*Directions for this task*
The records below are to be repeated exactly, and their pictures left out.

*Data*
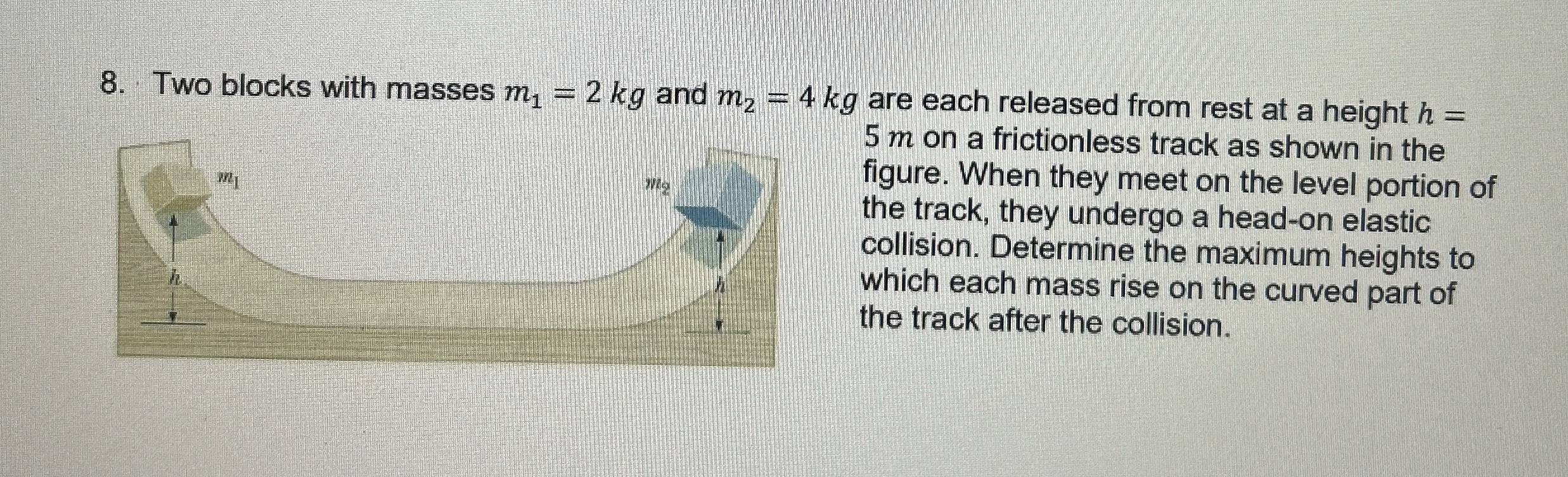 8. Two blocks with masses $m_1 = 2\ kg$ and $m_2 = 4\ kg$ are each released from rest at a height $h = 5\ m$ on a frictionless track as shown in the figure. When they meet on the level portion of the track, they undergo a head-on elastic collision. Determine the maximum heights to which each mass rise on the curved part of the track after the collision.

$m_1$

$m_2$

$h$

$h$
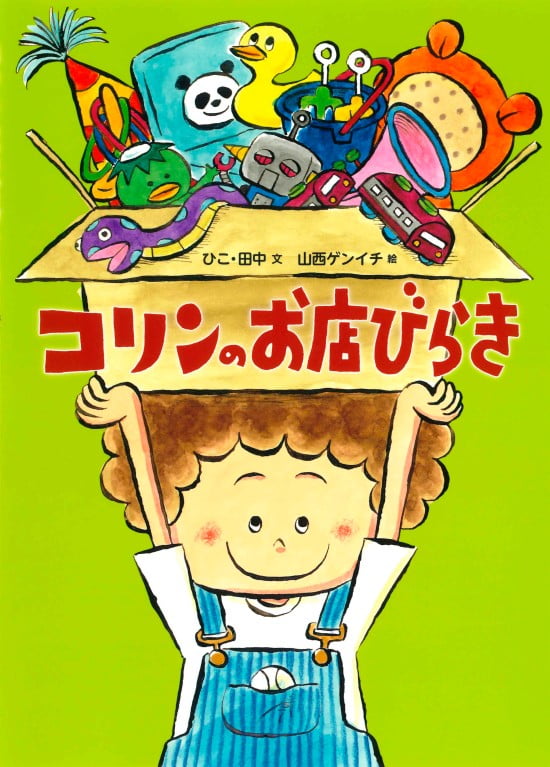 ひこ・田中 文　山西ゲンイチ 絵

コリンのお店びらき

*Your response*
 8. Two blocks with masses $m_1 = 2\ kg$ and $m_2 = 4\ kg$ are each released from rest at a height $h = 5\ m$ on a frictionless track as shown in the figure. When they meet on the level portion of the track, they undergo a head-on elastic collision. Determine the maximum heights to which each mass rise on the curved part of the track after the collision.

$m_1$

$m_2$

$h$

$h$
 ひこ・田中 文　山西ゲンイチ 絵

コリンのお店びらき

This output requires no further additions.